Cigarette smoking may raise prostate cancer risk
Cigarette smoking may increase a man’s risk for developing and dying from prostate cancer, pooled data from 24 studies involving 21,600 men with the disease indicates.
This study “provides good evidence that prostate cancer is likely a smoking-related tumor,” Dr. Michael Huncharek, at Meta-Analysis Research Group in Columbia, South Carolina, wrote in an email to Reuters Health.
Prostate cancer is the most common of all cancers striking U.S. men.
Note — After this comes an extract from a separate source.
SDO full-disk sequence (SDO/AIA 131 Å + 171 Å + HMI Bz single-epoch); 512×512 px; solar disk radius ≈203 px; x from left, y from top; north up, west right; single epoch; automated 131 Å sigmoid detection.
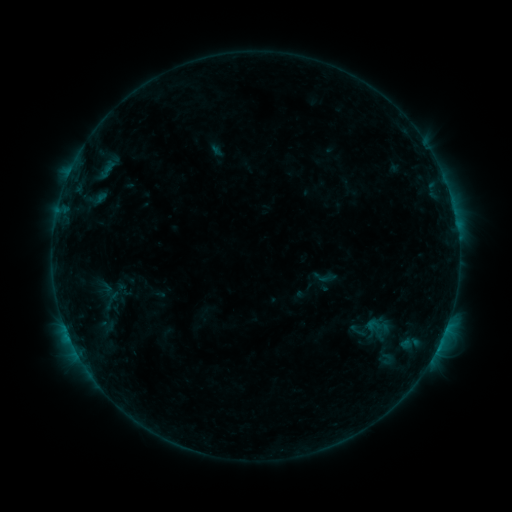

Estimates from 2008 show 186,000 new prostate cancer cases and 28,000 deaths, yet the cause remains elusive.
In the American Journal of Public Health, Huncharek and colleagues report results of their “meta-analysis” - a research method that pools findings from numerous studies to better illuminate risks not clearly shown in previous individual studies.
They found “surprisingly consistent evidence,” Huncharek said, that both the chance of developing prostate cancer and dying from prostate cancer increases with smoking, even though many of the studies analyzed used crude smoking classifications.
For example, they calculated smoking status as ever versus never rather than by packs smoked per day, or did not define changes in smoking or disease status over time in American, Norwegian, Japanese, Swedish, and British men with prostate cancer.
In eight studies that did provide more in-depth number of cigarettes smoked per day in nearly 8,700 men, Huncharek’s team estimates 30 percent greater risk of dying from prostate cancer in the heaviest smokers versus nonsmokers.
They likewise estimate 22 percent greater chance for developing prostate cancer in the heaviest smokers, based on pooled information from four studies of about 2,100 men.
However, Huncharek noted, even these studies do not firmly establish an individual smoker’s chance for developing or dying from prostate cancer when compared with their nonsmoking counterparts.
He and colleagues, therefore, call for additional research that quantifies how the number of packs and duration of smoking affects risk for developing the disease and its progression.